Il avait déclaré, dans une interview donnée à la chaîne CNBC en 2010, au sujet des traces personnelles laissées sur le Web: "S'il y a quelque chose que vous voulez tenir secret, peut-être n'auriez-vous pas dû le faire en premier lieu." Utilisant, au passage, le fameux argument du "ceux qui n'ont rien à cacher n'ont pas à le craindre" qui abolit à lui tout seul tout concept de vie privée, en partant du principe que ceux qui maîtrisent ces technologies seront toujours animés des meilleures intentions.

Dans ce monde merveilleux, des gens pourront être sanctionnés avant même d'avoir commis les faits qui leur seront reprochés, puisque le système sera activé à la frappe et une tierce personne prévenue avant l'envoi du mail ou la transmission du document.

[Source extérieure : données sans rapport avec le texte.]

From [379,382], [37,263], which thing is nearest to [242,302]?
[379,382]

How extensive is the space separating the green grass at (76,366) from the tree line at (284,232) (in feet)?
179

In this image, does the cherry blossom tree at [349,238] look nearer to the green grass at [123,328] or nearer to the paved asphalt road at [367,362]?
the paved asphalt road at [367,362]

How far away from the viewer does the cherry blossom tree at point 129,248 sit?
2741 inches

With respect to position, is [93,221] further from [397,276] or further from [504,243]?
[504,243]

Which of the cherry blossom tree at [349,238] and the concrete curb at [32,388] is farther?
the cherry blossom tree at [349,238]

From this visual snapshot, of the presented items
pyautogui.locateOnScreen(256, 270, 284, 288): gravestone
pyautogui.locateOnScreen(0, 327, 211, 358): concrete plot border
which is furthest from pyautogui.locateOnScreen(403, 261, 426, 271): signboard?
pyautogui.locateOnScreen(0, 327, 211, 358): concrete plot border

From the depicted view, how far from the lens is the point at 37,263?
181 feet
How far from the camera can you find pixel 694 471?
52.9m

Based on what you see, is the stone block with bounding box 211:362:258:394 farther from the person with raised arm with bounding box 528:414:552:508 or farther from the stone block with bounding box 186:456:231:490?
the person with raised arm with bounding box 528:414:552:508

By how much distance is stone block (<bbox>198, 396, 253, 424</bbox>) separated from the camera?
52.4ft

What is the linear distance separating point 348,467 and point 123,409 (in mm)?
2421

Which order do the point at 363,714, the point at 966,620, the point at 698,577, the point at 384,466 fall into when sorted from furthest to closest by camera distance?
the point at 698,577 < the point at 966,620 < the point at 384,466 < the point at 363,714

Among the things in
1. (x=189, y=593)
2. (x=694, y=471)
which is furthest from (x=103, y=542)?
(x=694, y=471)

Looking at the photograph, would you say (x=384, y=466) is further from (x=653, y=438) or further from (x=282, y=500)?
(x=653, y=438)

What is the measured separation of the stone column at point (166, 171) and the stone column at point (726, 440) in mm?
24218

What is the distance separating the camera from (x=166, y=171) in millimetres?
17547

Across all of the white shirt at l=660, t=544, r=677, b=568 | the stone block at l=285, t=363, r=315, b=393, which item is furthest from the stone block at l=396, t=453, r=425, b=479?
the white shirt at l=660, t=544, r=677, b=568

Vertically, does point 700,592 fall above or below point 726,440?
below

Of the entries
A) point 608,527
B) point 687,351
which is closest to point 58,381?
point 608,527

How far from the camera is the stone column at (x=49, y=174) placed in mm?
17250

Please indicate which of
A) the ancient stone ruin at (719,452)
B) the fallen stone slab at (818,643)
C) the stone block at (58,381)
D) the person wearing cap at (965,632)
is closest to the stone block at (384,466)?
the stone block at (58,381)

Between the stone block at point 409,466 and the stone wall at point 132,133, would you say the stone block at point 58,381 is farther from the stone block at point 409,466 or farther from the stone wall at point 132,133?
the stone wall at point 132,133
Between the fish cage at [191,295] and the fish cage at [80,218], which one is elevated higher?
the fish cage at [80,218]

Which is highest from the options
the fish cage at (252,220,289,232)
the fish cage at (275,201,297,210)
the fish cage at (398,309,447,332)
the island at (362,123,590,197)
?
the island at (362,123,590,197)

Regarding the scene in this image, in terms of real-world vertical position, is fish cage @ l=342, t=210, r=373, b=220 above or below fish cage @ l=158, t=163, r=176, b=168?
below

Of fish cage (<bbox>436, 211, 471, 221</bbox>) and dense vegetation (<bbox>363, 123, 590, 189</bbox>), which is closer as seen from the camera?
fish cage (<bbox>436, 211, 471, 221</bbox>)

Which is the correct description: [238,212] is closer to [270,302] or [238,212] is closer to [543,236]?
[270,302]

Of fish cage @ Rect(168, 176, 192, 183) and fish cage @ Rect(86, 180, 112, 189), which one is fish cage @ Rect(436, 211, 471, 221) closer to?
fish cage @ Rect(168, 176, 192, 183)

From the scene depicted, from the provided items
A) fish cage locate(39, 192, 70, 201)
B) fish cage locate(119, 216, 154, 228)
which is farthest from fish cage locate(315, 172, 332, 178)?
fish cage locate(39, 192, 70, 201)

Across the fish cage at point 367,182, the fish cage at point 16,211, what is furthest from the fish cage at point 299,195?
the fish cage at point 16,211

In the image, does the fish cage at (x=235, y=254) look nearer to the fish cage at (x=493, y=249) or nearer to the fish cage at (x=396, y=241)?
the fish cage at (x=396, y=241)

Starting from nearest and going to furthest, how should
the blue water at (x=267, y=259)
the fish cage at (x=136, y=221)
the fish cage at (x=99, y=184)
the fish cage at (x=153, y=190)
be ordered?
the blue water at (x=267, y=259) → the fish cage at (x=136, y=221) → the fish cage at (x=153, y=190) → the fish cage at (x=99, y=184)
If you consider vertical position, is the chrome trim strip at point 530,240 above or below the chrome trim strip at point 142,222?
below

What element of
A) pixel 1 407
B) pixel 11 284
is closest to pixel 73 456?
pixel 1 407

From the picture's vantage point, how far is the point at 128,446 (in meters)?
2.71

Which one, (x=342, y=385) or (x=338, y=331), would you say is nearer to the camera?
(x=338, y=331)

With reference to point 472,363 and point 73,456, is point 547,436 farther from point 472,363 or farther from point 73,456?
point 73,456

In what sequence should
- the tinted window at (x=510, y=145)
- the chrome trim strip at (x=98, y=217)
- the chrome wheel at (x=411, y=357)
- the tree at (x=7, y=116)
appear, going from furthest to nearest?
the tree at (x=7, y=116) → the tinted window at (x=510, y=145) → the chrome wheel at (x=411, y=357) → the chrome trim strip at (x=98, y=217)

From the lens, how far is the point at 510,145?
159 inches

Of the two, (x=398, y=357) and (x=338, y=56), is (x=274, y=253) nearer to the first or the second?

Mais tout va bien, nous explique Google dans le brevet: "C'est dans l'intérêt des entreprises de prévenir les violations de leurs règles ou lois avant qu'elles aient lieu."

Vers une surveillance généralisée des utilisateurs de Google?

Mais que se passera-t-il si ces bases de données, compatibles avec tout type de terminal, comme un smartphone géolocalisé, sont utilisées par des patrons un peu trop autoritaires? Par des régimes moins démocratiques que le nôtre? Google va-t-il être tenu de livrer les malfaiteurs à la police? De rendre automatiquement public les écarts sentimentaux des personnages publics? De mettre en place, en fait, une surveillance généralisée de ses utilisateurs?

Déposer un brevet ne veut pas dire l'exploiter, et il reste à voir comment il sera appliqué. Mais si d'aventure la firme de Mountain View devait mettre en marche un tel système, un grand débat pourrait naître tant ses possibilités théoriques sont inquiétantes. Cela pourrait être le faux-pas qui ferait définitivement de Google "le mal incarné" aux yeux du public, comme Microsoft en son temps.